■ Bacaan Latihan
Babi di berbagai tempat di Papua bukanlah hanya sumber pendapatan belaka. Babi juga menjadi simbol status kekayaan di dalam adat. Babi dipergunakan dalam acara ‘tukar daging babi’ dan dagingnya selalu menjadi menu utama dalam setiap acara pesta jamuan yang mereka adakan.
Babi adalah sumber protein hewani dan bagian dari ritual. Babi peliharaan telah dan tetap menjadi simbol prinsip nyata akan kemakmuran material di wilayah pegunungan Papua. Pembantaian sejumlah besar babi masih merupakan bagian penting dalam ritual setempat, sebagai tolak ukur kemakmuran sosial dan ekonomi. Tradisi menyantap babi telah menjadi ikatan sosial dan religi bagi penduduk Papua secara luas.

Butir dari sebuah kumpulan data
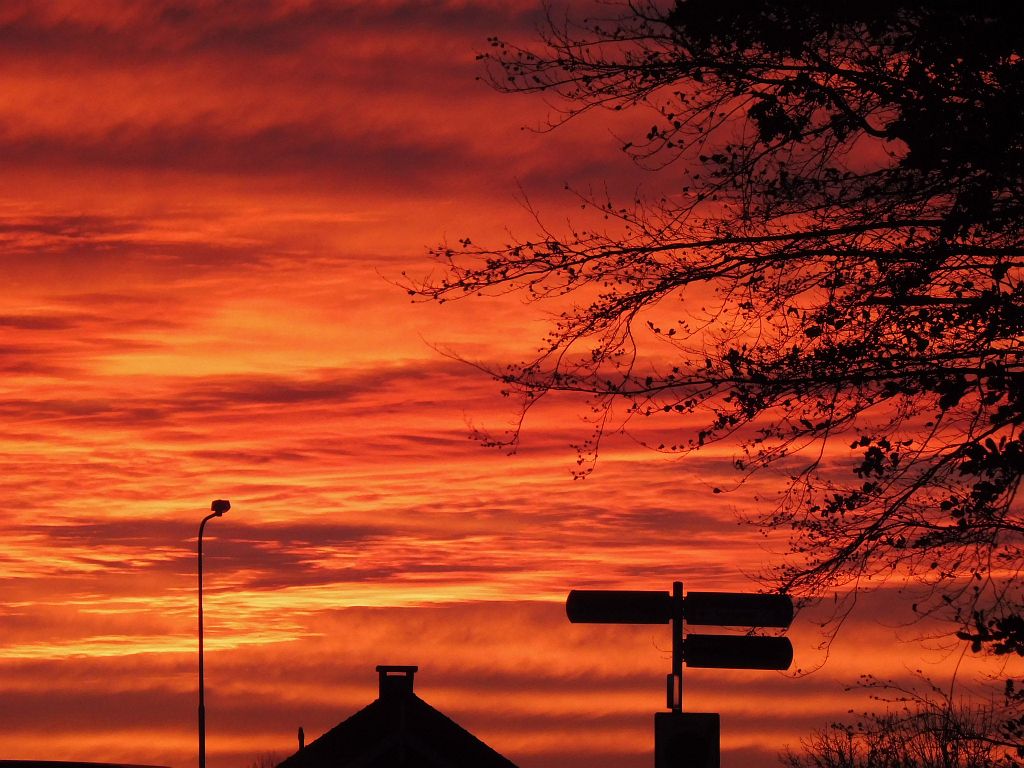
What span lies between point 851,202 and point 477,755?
909 cm

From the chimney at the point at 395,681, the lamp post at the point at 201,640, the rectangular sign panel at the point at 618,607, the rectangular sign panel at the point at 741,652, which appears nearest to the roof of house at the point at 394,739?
the chimney at the point at 395,681

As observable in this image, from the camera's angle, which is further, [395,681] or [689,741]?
[395,681]

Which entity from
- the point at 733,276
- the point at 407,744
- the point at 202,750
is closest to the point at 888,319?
the point at 733,276

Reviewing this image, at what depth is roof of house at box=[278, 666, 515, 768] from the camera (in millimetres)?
14930

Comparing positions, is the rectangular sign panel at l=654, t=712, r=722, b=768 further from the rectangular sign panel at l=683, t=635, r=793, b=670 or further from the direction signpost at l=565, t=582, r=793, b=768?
the rectangular sign panel at l=683, t=635, r=793, b=670

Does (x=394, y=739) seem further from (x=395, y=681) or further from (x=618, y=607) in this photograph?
(x=618, y=607)

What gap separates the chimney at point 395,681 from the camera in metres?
14.8

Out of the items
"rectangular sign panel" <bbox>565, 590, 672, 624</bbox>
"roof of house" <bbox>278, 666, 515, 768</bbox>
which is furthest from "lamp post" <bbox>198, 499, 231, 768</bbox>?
"rectangular sign panel" <bbox>565, 590, 672, 624</bbox>

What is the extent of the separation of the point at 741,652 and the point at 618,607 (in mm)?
1033

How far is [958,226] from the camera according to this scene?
34.5 feet

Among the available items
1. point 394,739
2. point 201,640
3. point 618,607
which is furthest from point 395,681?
point 201,640

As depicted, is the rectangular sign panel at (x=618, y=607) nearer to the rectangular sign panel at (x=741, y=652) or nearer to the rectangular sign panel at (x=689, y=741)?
the rectangular sign panel at (x=741, y=652)

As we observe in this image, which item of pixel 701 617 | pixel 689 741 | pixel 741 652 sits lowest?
pixel 689 741

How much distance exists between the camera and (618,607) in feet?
34.9
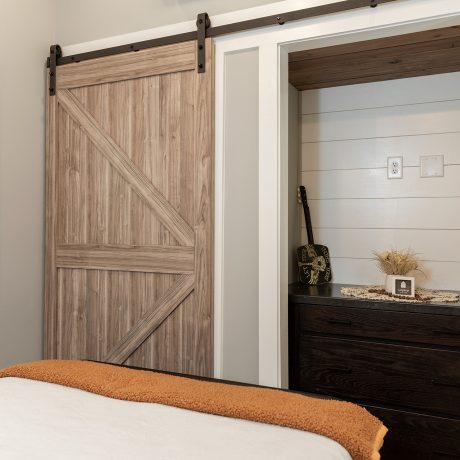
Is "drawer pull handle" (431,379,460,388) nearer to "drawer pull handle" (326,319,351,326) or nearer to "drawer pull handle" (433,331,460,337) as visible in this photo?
"drawer pull handle" (433,331,460,337)

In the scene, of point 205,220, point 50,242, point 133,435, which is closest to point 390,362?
point 205,220

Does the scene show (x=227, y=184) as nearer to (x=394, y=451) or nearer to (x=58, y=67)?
(x=58, y=67)

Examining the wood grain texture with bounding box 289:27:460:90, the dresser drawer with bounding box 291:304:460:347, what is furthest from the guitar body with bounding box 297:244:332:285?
the wood grain texture with bounding box 289:27:460:90

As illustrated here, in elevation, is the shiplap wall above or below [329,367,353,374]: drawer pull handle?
above

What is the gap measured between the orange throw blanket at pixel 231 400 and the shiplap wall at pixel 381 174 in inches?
66.8

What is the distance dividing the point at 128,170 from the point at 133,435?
1.76 metres

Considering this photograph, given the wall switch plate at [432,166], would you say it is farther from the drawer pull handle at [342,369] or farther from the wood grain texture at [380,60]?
the drawer pull handle at [342,369]

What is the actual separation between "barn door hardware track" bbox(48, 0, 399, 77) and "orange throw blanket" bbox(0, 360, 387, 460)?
1.59 m

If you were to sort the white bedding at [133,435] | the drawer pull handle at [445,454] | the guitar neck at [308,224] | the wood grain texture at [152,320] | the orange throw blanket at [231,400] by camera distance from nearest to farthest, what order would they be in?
the white bedding at [133,435] < the orange throw blanket at [231,400] < the drawer pull handle at [445,454] < the wood grain texture at [152,320] < the guitar neck at [308,224]

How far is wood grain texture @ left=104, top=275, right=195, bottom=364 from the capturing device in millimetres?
2469

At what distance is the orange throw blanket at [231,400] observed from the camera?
Answer: 1172 millimetres

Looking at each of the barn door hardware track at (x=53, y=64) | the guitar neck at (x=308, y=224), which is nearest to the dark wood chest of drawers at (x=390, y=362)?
the guitar neck at (x=308, y=224)

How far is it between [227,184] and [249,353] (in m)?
0.85

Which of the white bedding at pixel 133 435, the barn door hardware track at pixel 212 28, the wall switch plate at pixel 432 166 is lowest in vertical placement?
the white bedding at pixel 133 435
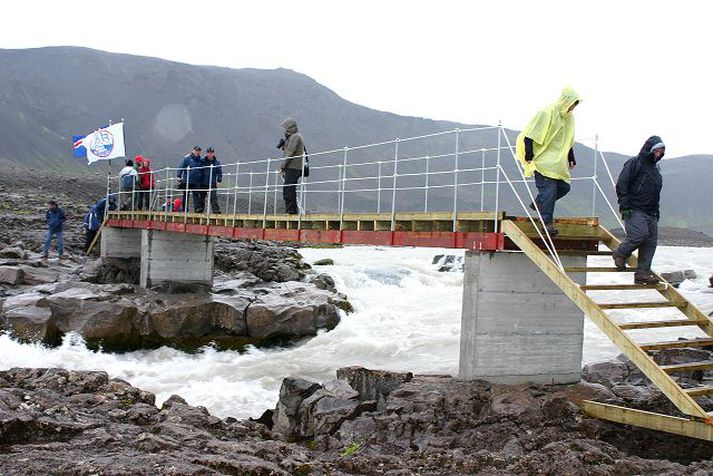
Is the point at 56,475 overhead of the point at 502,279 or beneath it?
beneath

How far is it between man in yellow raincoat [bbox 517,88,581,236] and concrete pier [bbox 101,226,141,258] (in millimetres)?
18948

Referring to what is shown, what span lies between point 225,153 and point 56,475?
18370 centimetres

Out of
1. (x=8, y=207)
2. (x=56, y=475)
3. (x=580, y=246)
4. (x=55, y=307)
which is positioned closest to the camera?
(x=56, y=475)

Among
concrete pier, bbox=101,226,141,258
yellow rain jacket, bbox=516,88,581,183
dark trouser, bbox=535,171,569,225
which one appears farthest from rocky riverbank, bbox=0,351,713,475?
concrete pier, bbox=101,226,141,258

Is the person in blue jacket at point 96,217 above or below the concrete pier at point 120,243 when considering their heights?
above

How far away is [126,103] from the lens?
18862 centimetres

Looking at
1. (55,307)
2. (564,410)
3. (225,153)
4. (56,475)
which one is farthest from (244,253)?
(225,153)

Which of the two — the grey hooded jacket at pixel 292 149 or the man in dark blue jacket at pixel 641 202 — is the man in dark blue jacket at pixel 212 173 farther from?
the man in dark blue jacket at pixel 641 202

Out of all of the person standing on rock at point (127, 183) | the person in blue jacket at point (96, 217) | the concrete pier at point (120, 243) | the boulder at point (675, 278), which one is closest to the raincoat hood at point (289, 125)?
the person standing on rock at point (127, 183)

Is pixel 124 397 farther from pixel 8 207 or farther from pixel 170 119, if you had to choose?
pixel 170 119

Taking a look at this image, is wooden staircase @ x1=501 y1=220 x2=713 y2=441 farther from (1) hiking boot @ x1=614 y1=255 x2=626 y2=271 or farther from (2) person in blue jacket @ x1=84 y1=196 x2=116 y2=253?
(2) person in blue jacket @ x1=84 y1=196 x2=116 y2=253

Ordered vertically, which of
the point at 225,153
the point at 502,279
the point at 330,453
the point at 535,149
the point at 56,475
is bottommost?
the point at 330,453

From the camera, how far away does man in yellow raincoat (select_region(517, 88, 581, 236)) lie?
10.1m

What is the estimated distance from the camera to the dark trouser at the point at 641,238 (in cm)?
963
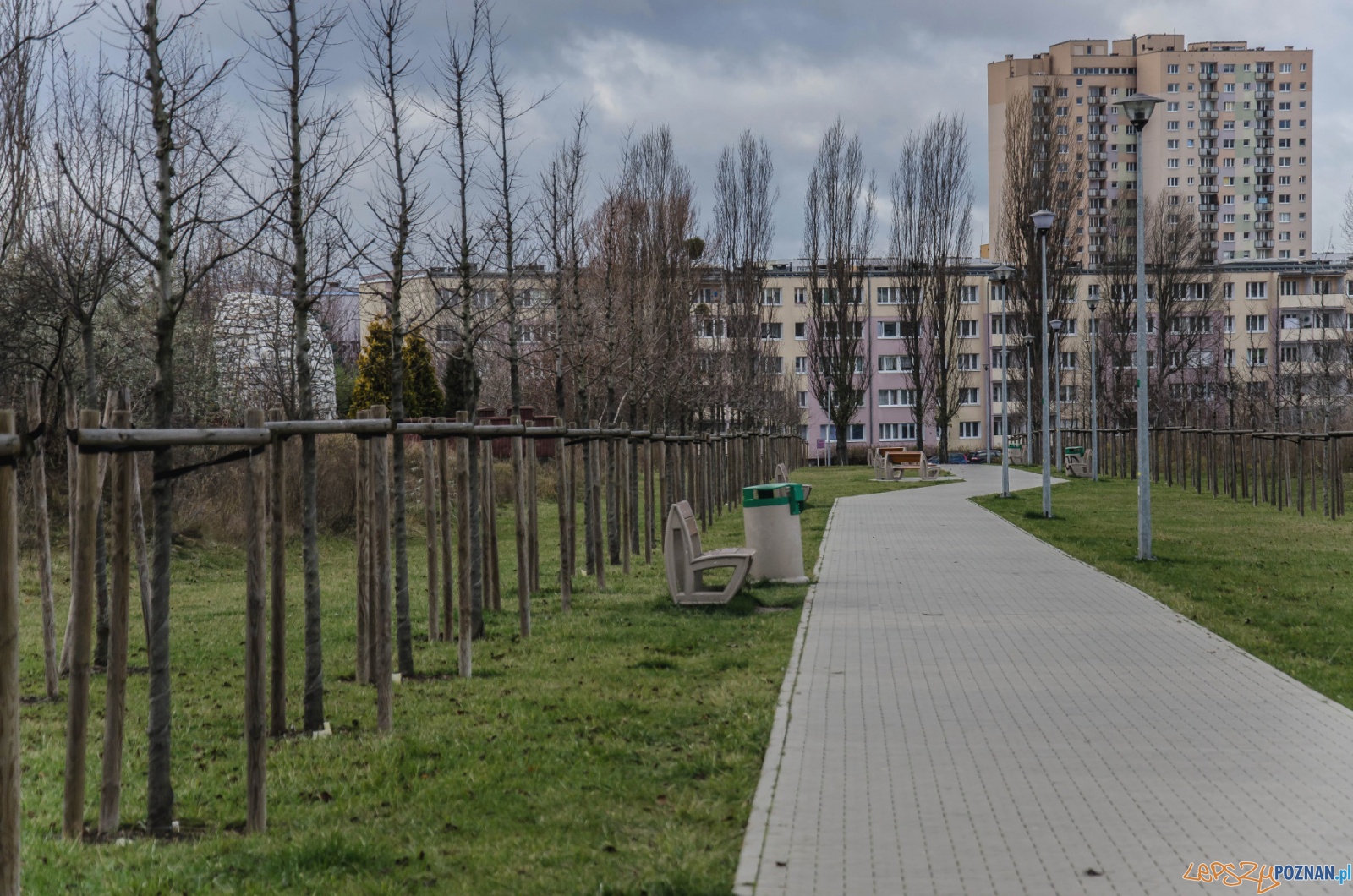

■ Perintah Tugas A
Tuliskan kembali bagian teks tentang babi di Papua, mulai dari "Babi di berbagai" dan berakhir pada "yang mereka adakan.", tanpa mengubah satu kata pun.
■ Perintah Tugas B
Tentukan apakah tiap pernyataan ini sesuai dengan teks tentang babi di Papua, lalu jawab ya atau tidak disertai kutipan kata-kata teks yang menjadi penentunya. (i) Di Papua, babi hanya menjadi sumber pendapatan. (ii) Daging babi selalu menjadi menu utama dalam setiap acara pesta jamuan. (iii) Pembantaian babi dalam jumlah besar tidak lagi menjadi bagian dari ritual setempat.
Materi ini diambil dari sumber yang berbeda.

■ Jawaban Latihan A
Babi di berbagai tempat di Papua bukanlah hanya sumber pendapatan belaka. Babi juga menjadi simbol status kekayaan di dalam adat. Babi dipergunakan dalam acara ‘tukar daging babi’ dan dagingnya selalu menjadi menu utama dalam setiap acara pesta jamuan yang mereka adakan.

■ Jawaban Latihan B
(i) Tidak: "Babi di berbagai tempat di Papua bukanlah hanya sumber pendapatan belaka."
(ii) Ya: "dagingnya selalu menjadi menu utama dalam setiap acara pesta jamuan yang mereka adakan"
(iii) Tidak: "Pembantaian sejumlah besar babi masih merupakan bagian penting dalam ritual setempat"